[<prev] [next>] [<thread-prev] [thread-next>] [day] [month] [year] [list]
Message-ID: <4a750da6-7883-4afa-94c1-4806677e61c2@arm.com>
Date: Mon, 24 Nov 2025 05:21:00 +0000
From: Suzuki K Poulose <suzuki.poulose@....com>
To: Mauro Carvalho Chehab <mchehab+huawei@...nel.org>,
Jonathan Cameron <Jonathan.Cameron@...wei.com>
Cc: linux-arm-kernel@...ts.infradead.org, linux-kernel@...r.kernel.org,
linux-coco@...ts.linux.dev, catalin.marinas@....com, will@...nel.org,
gshan@...hat.com, aneesh.kumar@...nel.org, sami.mujawar@....com,
sudeep.holla@....com, steven.price@....com, regressions@...ts.linux.dev
Subject: Re: [REGRESSION] GHES firmware can't be readonly - Was: Re: [PATCH v3
3/3] arm64: acpi: Enable ACPI CCEL support
On 21/11/2025 21:46, Mauro Carvalho Chehab wrote:
> Hi,
>
> Em Thu, 18 Sep 2025 13:56:18 +0100
> Suzuki K Poulose <suzuki.poulose@....com> escreveu:
>
>> Add support for ACPI CCEL by handling the EfiACPIMemoryNVS type memory.

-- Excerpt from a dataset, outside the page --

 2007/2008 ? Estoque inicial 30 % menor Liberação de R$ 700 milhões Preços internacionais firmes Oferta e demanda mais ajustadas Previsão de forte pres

>> As per UEFI specifications NVS memory is reserved for Firmware use even
>> after exiting boot services. Thus map the region as read-only.
>>
>> Cc: Sami Mujawar <sami.mujawar@....com>
>> Cc: Will Deacon <will@...nel.org>
>> Cc: Catalin Marinas <catalin.marinas@....com>
>> Cc: Aneesh Kumar K.V <aneesh.kumar@...nel.org>
>> Cc: Steven Price <steven.price@....com>
>> Cc: Sudeep Holla <sudeep.holla@....com>
>> Cc: Gavin Shan <gshan@...hat.com>
>> Reviewed-by: Gavin Shan <gshan@...hat.com>
>> Tested-by: Sami Mujawar <sami.mujawar@....com>
>> Signed-off-by: Suzuki K Poulose <suzuki.poulose@....com>
>> ---
>> arch/arm64/kernel/acpi.c | 10 ++++++++++
>> 1 file changed, 10 insertions(+)
>>
>> diff --git a/arch/arm64/kernel/acpi.c b/arch/arm64/kernel/acpi.c
>> index 4d529ff7ba51..b3195b3b895f 100644
>> --- a/arch/arm64/kernel/acpi.c
>> +++ b/arch/arm64/kernel/acpi.c
>> @@ -357,6 +357,16 @@ void __iomem *acpi_os_ioremap(acpi_physical_address phys, acpi_size size)
>> * as long as we take care not to create a writable
>> * mapping for executable code.
>> */
>> + fallthrough;
>> +
>> + case EFI_ACPI_MEMORY_NVS:
>> + /*
>> + * ACPI NVS marks an area reserved for use by the
>> + * firmware, even after exiting the boot service.
>> + * This may be used by the firmware for sharing dynamic
>> + * tables/data (e.g., ACPI CCEL) with the OS. Map it
>> + * as read-only.
>> + */
>> prot = PAGE_KERNEL_RO;
>
> Please revert this change.
>
> Making area reserved to be used by firmware breaks some APEI
> notification mechanisms:
Thanks for the report. Clearly, we missed this case. I am happy for this
patch to be reverted and we can work out the handling of NVS later.
We had this as PAGE_KERNEL in the first version, and "tightened to RO".
Pardon my ignorance, but the ACPI specifications say,
EFI_ACPI_MEMORY_NVS regions are reserved for the Firmware as noted in
(linked in cover letter) [1].
Is this a standard practise to write to NVS across the architectures ?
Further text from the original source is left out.